This study will evaluate combining stem cells from the patient's matched sibling donor (a standard CD34-selected transplant) with a second infusion of white blood cells called "CD8 memory T-cells" from their sibling donor.

Condition or Disease Intervention/Treatment Phase
Phase 2

Detailed Description

Primary Objective: To determine the rate of graft versus host disease (GvHD) free, relapse free survival (GRFS) at one year following CD34 selected allogeneic hematopoietic cell transplantation using myeloablative conditioning combined with an infusion of phenotypic CD8+ memory T cells from human leukocyte antigen (HLA) matched donors for patients with myelodysplastic syndrome (MDS), acute myeloid leukemia (AML), or acute lymphoblastic leukemia (ALL) and chronic myeloid leukemia (CML).
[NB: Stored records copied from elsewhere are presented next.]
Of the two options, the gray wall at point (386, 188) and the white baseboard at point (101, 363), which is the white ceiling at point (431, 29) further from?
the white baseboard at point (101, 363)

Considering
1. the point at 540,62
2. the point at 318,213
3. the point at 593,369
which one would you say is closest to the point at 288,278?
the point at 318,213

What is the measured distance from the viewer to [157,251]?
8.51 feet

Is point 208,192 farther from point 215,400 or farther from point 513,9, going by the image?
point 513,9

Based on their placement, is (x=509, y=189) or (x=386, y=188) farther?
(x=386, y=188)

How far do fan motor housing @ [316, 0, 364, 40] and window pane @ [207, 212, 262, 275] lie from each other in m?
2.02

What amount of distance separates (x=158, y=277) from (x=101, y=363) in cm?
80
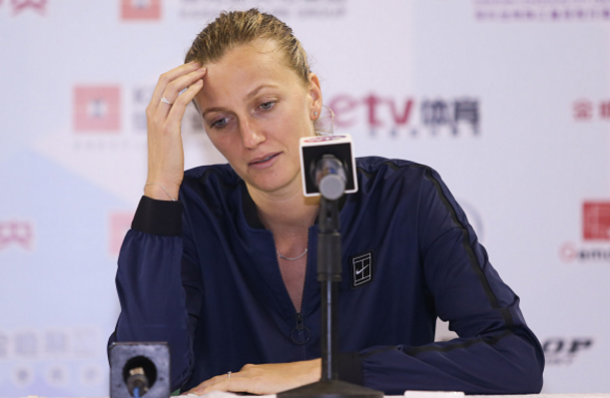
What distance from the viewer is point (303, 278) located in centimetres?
169

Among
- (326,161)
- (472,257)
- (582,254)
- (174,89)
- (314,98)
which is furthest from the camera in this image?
(582,254)

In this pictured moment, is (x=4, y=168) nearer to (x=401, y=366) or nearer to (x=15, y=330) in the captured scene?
(x=15, y=330)

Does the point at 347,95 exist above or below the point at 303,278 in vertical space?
above

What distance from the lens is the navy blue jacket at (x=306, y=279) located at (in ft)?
4.88

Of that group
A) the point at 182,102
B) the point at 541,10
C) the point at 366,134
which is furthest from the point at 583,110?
the point at 182,102

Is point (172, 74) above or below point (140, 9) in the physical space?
below

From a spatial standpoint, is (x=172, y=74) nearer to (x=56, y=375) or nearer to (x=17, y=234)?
(x=17, y=234)

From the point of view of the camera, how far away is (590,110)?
235 cm

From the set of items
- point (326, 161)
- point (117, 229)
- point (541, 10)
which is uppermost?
point (541, 10)

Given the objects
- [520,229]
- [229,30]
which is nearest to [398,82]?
[520,229]

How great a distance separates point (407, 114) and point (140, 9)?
1023 mm

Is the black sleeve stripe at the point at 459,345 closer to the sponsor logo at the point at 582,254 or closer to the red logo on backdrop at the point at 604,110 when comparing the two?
the sponsor logo at the point at 582,254

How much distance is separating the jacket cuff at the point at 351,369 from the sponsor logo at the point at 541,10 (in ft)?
5.03

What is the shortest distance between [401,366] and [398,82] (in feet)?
4.42
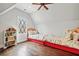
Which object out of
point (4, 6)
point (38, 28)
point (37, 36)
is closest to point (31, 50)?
point (37, 36)

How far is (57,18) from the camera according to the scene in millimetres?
2334

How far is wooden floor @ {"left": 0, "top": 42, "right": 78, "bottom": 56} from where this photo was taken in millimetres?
2316

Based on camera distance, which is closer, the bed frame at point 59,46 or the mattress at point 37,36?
the bed frame at point 59,46

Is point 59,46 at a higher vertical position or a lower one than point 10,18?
lower

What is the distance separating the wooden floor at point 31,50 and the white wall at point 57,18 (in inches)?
11.3

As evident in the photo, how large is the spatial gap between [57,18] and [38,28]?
0.38m

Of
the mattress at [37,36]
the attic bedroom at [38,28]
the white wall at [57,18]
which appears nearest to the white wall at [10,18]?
the attic bedroom at [38,28]

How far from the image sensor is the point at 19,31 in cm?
238

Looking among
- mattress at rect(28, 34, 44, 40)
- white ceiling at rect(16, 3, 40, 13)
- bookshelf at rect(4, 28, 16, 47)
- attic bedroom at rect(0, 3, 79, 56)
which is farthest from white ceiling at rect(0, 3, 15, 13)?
mattress at rect(28, 34, 44, 40)

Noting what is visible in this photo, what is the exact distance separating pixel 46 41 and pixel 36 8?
24.0 inches

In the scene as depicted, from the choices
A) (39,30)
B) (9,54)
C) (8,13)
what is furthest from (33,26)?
(9,54)

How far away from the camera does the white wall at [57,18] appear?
228 centimetres

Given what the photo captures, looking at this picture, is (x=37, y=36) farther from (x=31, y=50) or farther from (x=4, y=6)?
(x=4, y=6)

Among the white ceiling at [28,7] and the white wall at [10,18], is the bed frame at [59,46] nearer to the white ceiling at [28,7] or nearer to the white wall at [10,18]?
the white wall at [10,18]
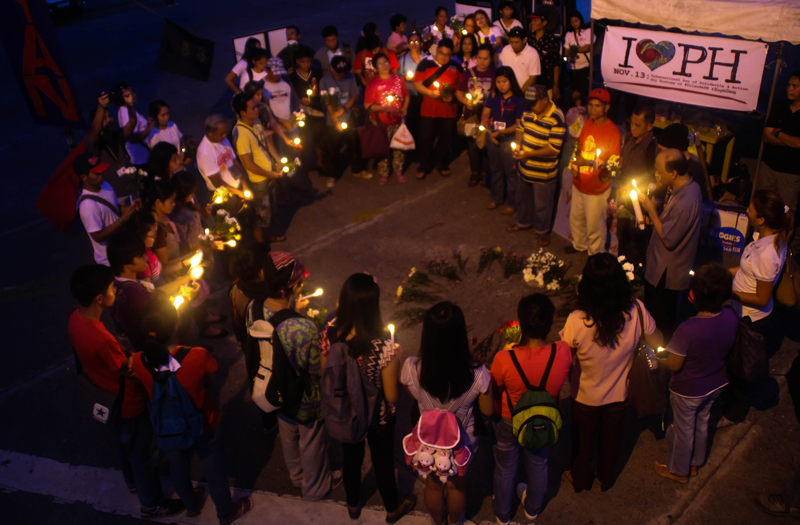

Secondary Objective: To determine the rate of graft rejection, acute and chronic GvHD, non relapse mortality, relapse, overall survival, and disease free survival.

Study Design

Study Type:
Interventional
Anticipated Enrollment :
20 participants
Allocation:
N/A
Intervention Model:
Single Group Assignment
Masking:
None (Open Label)
Primary Purpose:
Treatment
Official Title:
CD34 Selected Allogeneic Hematopoietic Cell Transplantation With Myeloablative Conditioning and CD8+ Memory T Cell Infusion For Patients With Myelodysplastic Syndrome, Acute Leukemia, and Chronic Myelogenous Leukemia
Actual Study Start Date :
Feb 27, 2020
Anticipated Primary Completion Date :
Feb 1, 2025
Anticipated Study Completion Date :
Feb 1, 2026

Arms and Interventions

Arm Intervention/Treatment
Experimental: fTBI/Thiotepa/fludarabine

Participants will be infused on Day 0 with donor derived CD34+ selected cells combined with CD8+CD45RA- T cells {CD Memory T Cells} following a standard myeloablative conditioning regimen that might consist of fTBI, Thiotepa, and Fludarabine or Busulfan and Cyclophosamide.

Drug: CD8+ Memory T Cell Infusion
Allogeneic phenotypic CD8+ memory T cells from HLA matched donors infused at the time of hematopoietic cell transplantation
Other Names:
  • Enriched for CD8+CD45RA memory T cells.
  • Drug: Thiotepa
    5 mg/kg/day: IV for 2 consecutive days (days -6 to -5)
    Other Names:
  • Tepadina
  • thiophosphamide
  • TESPA
  • Drug: Fludarabine
    25 mg/m2/day: IV for 5 consecutive days (days -6 to -2)
    Other Names:
  • Beneflur
  • Radiation: Hyperfractionated TBI
    Administered in 11 fractions of 125 cGy over 4 days (Total dose of 1375 cGy)

    Drug: Busulfan
    6 mg/kg/dose Q24h IV. Infused over 3 hours. 1 dose per day x 4 consecutive days x 3.6 mg/kg/dose = 14.4 mg/kg
    Other Names:
  • Busulfanum
  • Drug: Cyclophosphamide
    60 mg/kg/dose Q24h IV. Infused over 2 hours. 1 dose per day x 2 consecutive days x 60 mg/kg/dose = 120 mg/kg
    Other Names:
  • Cytoxan
  • Neosar
  • Outcome Measures

    Primary Outcome Measures

    1. Graft versus Host Disease (GvHD) free and relapse free survival (GRFS) [1 year]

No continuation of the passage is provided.